• [TASK]: Reproduce the Contrastive Decoding page word for word, from "PDF HTML Abstract" up to and including "called Contrastive Decoding.".

Contrastive Decoding Improves Reasoning in Large Language Models (2309.09117v2)

Published 17 Sep 2023 in cs.CL and cs.AI

Abstract: We demonstrate that Contrastive Decoding -- a simple, computationally light, and training-free text generation method proposed by Li et al 2022 -- achieves large out-of-the-box improvements over greedy decoding on a variety of reasoning tasks. Originally shown to improve the perceived quality of long-form text generation, Contrastive Decoding searches for strings that maximize a weighted difference in likelihood between strong and weak models. We show that Contrastive Decoding leads LLaMA-65B to outperform LLaMA 2, GPT-3.5 and PaLM 2-L on the HellaSwag commonsense reasoning benchmark, and to outperform LLaMA 2, GPT-3.5 and PaLM-540B on the GSM8K math word reasoning benchmark, in addition to improvements on a collection of other tasks. Analysis suggests that Contrastive Decoding improves over existing methods by preventing some abstract reasoning errors, as well as by avoiding simpler modes such as copying sections of the input during chain-of-thought. Overall, Contrastive Decoding outperforms nucleus sampling for long-form generation and greedy decoding for reasoning tasks, making it a powerful general purpose method for generating text from LLMs.

PDF HTML Abstract

An Overview of Contrastive Decoding in LLMs

The paper "Contrastive Decoding Improves Reasoning in LLMs" presents an empirical investigation into using Contrastive Decoding (CD) as a method to enhance reasoning tasks in LLMs. Historically, text generation from LLMs has required distinct approaches depending on the nature of the task: truncated sampling for open-ended tasks and greedy decoding for reasoning-focused tasks. This paper highlights that these divisions might be unnecessary with the introduction of a unified generation method called Contrastive Decoding.

Methodology and Results

Contrastive Decoding, first introduced by Li et al. (2022), operates by balancing the probabilities from a stronger 'expert' model and a weaker 'amateur' model. Specifically, CD generates text that maximizes the difference in likelihoods between outputs proposed by both models, thus efficiently mitigating common pitfalls such as repetitive or generic outputs. Despite its training-free nature, the CD method has demonstrated significant enhancements in reasoning capabilities over traditional greedy decoding strategies.

• [GIVEN DATA]:
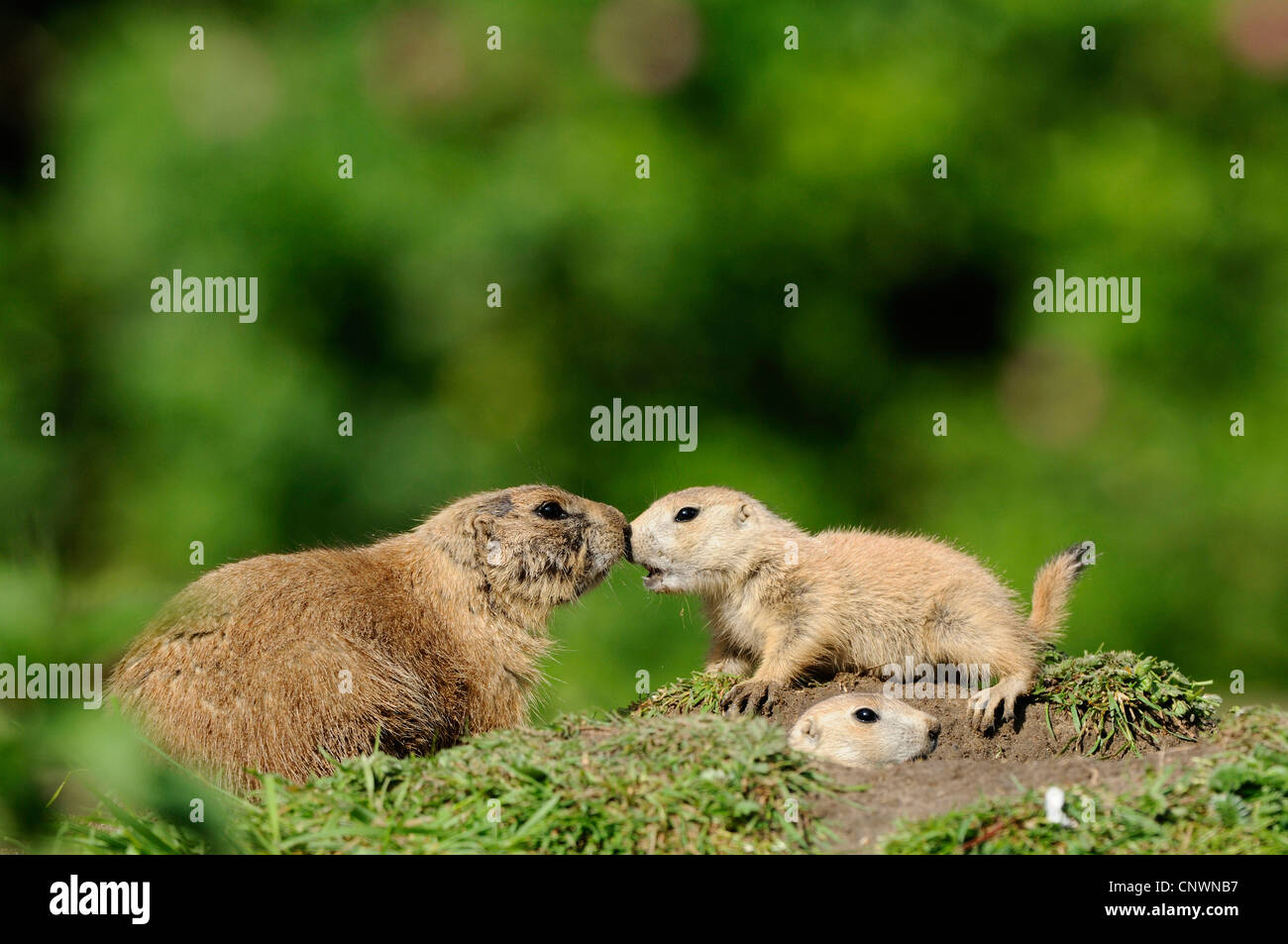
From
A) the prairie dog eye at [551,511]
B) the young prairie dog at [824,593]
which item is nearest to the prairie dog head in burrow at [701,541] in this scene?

• [SOLVED PROBLEM]:
PDF HTML Abstract

An Overview of Contrastive Decoding in LLMs

The paper "Contrastive Decoding Improves Reasoning in LLMs" presents an empirical investigation into using Contrastive Decoding (CD) as a method to enhance reasoning tasks in LLMs. Historically, text generation from LLMs has required distinct approaches depending on the nature of the task: truncated sampling for open-ended tasks and greedy decoding for reasoning-focused tasks. This paper highlights that these divisions might be unnecessary with the introduction of a unified generation method called Contrastive Decoding.